Diagnosing Deep Venous Disease Through Optimized Imaging: Magnetic Resonance Venography

Imaging central venous disease using magnetic resonance venography.

By Justinas Silickas, MBBS, MRCS; Stephen A. Black, MD, FRCS(Ed), FEBVS; Adam M. Gwozdz, MRCS; Alberto Smith, PhD; and Prakash Saha, PhD, FRCS

Endovenous interventions for the cavo-ilio-femoral venous system have been increasing over the past decade, facilitated by the development of technology such as dedicated venous stents.1,2 These developments have led to a need for accurate diagnostic and preoperative imaging to plan complex interventions and aid with patient consent. Although a number of different imaging techniques exist, including CT with contrast agent, ultrasound, and digital subtraction venography, MRI has emerged as an accurate and reliable investigative method for the noninvasive assessment of the central venous system.2,3 The goal of this article is to discuss the advantages and disadvantages of MRI and examine future developments within the field.

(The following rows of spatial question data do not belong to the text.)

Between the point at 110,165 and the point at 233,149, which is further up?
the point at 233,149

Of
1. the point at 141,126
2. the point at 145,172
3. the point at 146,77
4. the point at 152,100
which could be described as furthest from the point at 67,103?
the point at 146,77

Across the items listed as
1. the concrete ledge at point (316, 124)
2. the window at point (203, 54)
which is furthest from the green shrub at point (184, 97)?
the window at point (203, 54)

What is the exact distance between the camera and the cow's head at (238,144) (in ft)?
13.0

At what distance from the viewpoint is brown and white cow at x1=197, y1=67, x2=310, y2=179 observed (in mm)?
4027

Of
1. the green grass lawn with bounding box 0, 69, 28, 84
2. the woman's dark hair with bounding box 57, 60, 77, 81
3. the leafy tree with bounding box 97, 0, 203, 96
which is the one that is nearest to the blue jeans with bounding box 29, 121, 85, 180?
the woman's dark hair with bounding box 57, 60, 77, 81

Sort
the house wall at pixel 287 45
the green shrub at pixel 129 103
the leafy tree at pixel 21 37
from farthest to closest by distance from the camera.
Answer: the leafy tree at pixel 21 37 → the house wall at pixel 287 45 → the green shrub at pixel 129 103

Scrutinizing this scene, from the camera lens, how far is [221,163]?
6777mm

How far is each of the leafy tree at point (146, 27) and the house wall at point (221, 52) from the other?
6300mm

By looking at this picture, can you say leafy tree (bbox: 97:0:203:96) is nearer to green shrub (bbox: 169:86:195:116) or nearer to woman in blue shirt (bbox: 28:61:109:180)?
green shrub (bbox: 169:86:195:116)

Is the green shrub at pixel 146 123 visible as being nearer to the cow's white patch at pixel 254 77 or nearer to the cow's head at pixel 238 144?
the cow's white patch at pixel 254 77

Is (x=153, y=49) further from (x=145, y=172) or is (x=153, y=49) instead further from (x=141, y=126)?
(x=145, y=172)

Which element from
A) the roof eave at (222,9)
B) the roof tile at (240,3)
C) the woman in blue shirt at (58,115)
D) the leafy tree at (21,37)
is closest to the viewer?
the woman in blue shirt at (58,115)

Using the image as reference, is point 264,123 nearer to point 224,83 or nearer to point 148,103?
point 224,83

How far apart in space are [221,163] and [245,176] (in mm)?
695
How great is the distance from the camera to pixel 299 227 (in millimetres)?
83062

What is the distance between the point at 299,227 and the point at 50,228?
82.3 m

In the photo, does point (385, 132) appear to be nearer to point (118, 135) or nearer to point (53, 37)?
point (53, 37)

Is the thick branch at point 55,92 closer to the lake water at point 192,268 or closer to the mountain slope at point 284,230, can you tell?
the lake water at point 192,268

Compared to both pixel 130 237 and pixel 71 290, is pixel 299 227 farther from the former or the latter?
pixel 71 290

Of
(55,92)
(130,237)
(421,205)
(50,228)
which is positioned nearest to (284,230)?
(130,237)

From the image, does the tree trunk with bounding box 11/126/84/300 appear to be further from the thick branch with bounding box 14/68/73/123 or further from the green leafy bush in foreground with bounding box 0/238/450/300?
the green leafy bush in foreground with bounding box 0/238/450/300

MRI is a noninvasive imaging technique that requires no ionizing radiation. It utilizes a strong magnetic field that aligns hydrogen ions, abundant in water and fat, along the axis of the MRI scanner. When radiofrequency waves are applied, this net magnetization vector is deflected, and when radiofrequency waves are switched off, it returns to the previous position. This is detected by the receiver coil and the signal is generated. The time it takes for the vector to return to the longitudinal plane is known as the T1 relaxation time, and when it returns to the transverse plane, this is known as the T2 relaxation time.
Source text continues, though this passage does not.